--- SOURCE INFORMATION ---
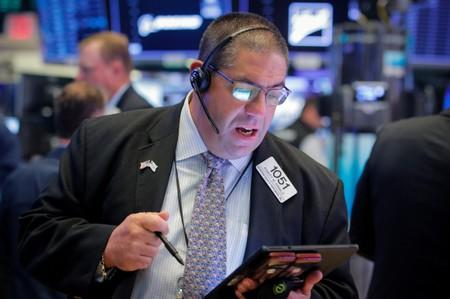 Dow Plunges As Wall Street Reacts To Trade Doubt, US Economy Concerns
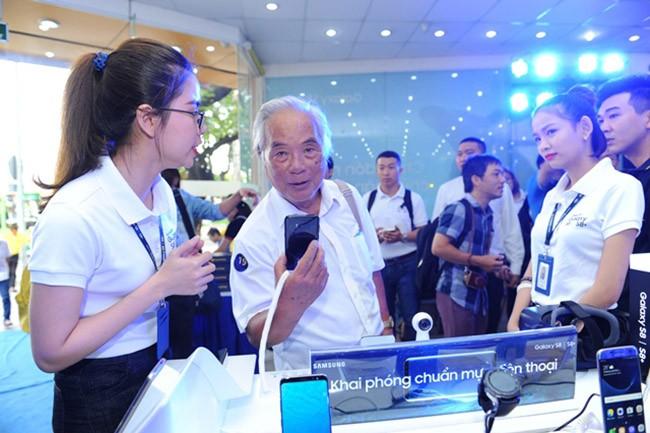 """Galaxy S8 Plus """"đắt sô"""" ngày đầu mở bán tại Việt Nam ảnh 5"""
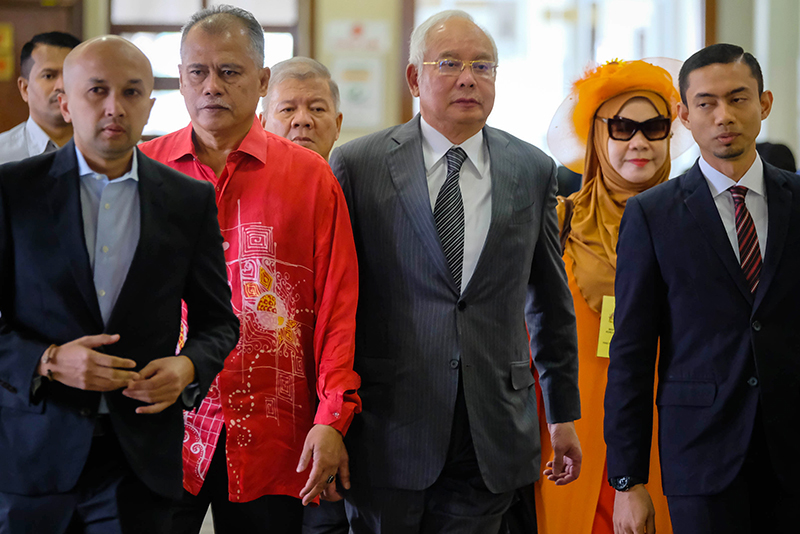 Najib issued cheque to 2 parties via middleman, court told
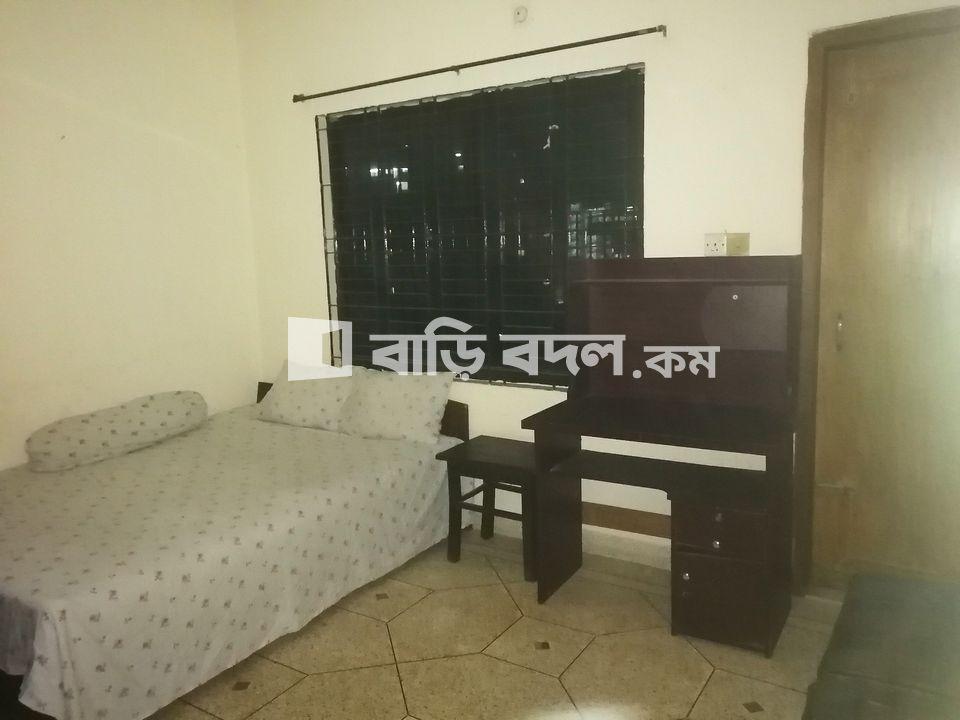 Sublet rent in Dhaka কুড়িল, kuril bissa road. 2 minutes walking distance to aiub, nsu, iub.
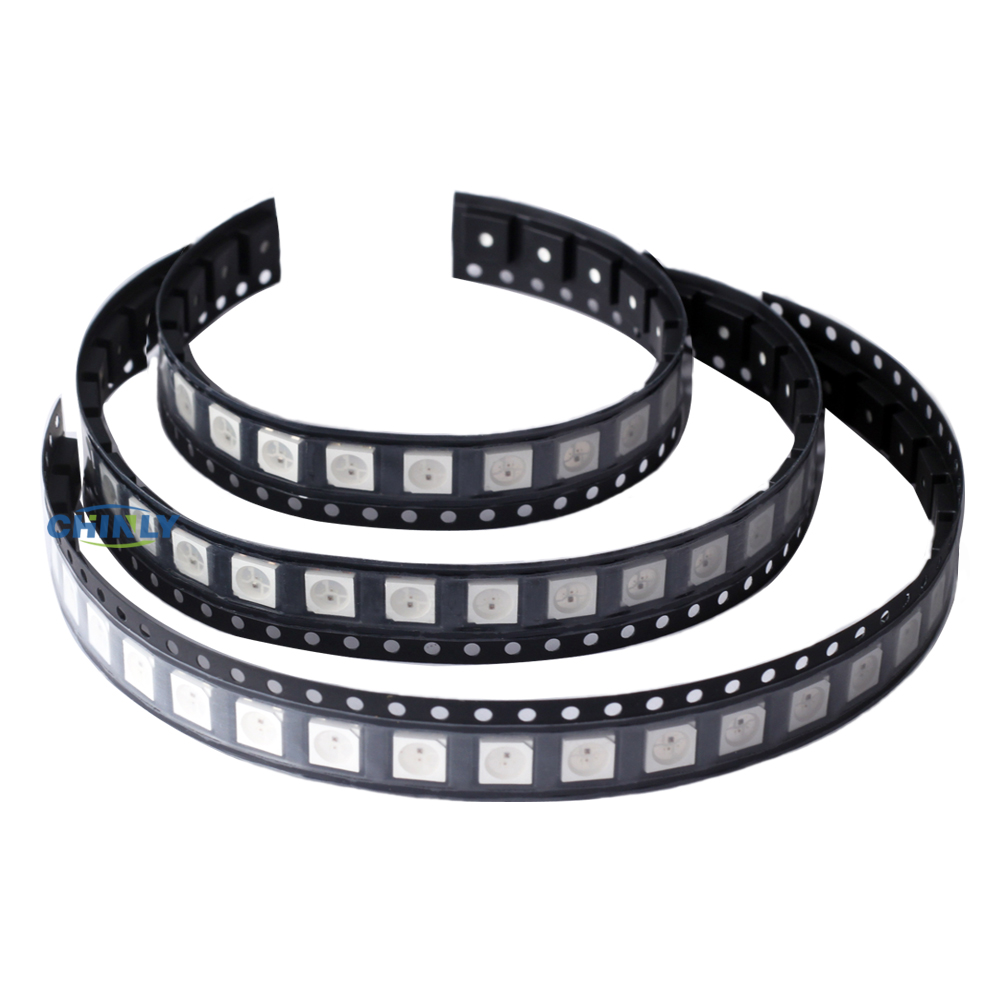 WS2812B Chip 4 pins 5050 SMD Svart / Hvit PCB Versjon WS2812 Individuelt Adressable Digital RGB LED Strip Lights 5V Pixel Chips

--- INSTRUCTIONS TO FOLLOW ---
Your reply should hold every line of the material, unaltered, and not one picture.

--- SOLUTION ---
 Dow Plunges As Wall Street Reacts To Trade Doubt, US Economy Concerns
 """Galaxy S8 Plus """"đắt sô"""" ngày đầu mở bán tại Việt Nam ảnh 5"""
 Najib issued cheque to 2 parties via middleman, court told
 Sublet rent in Dhaka কুড়িল, kuril bissa road. 2 minutes walking distance to aiub, nsu, iub.
 WS2812B Chip 4 pins 5050 SMD Svart / Hvit PCB Versjon WS2812 Individuelt Adressable Digital RGB LED Strip Lights 5V Pixel Chips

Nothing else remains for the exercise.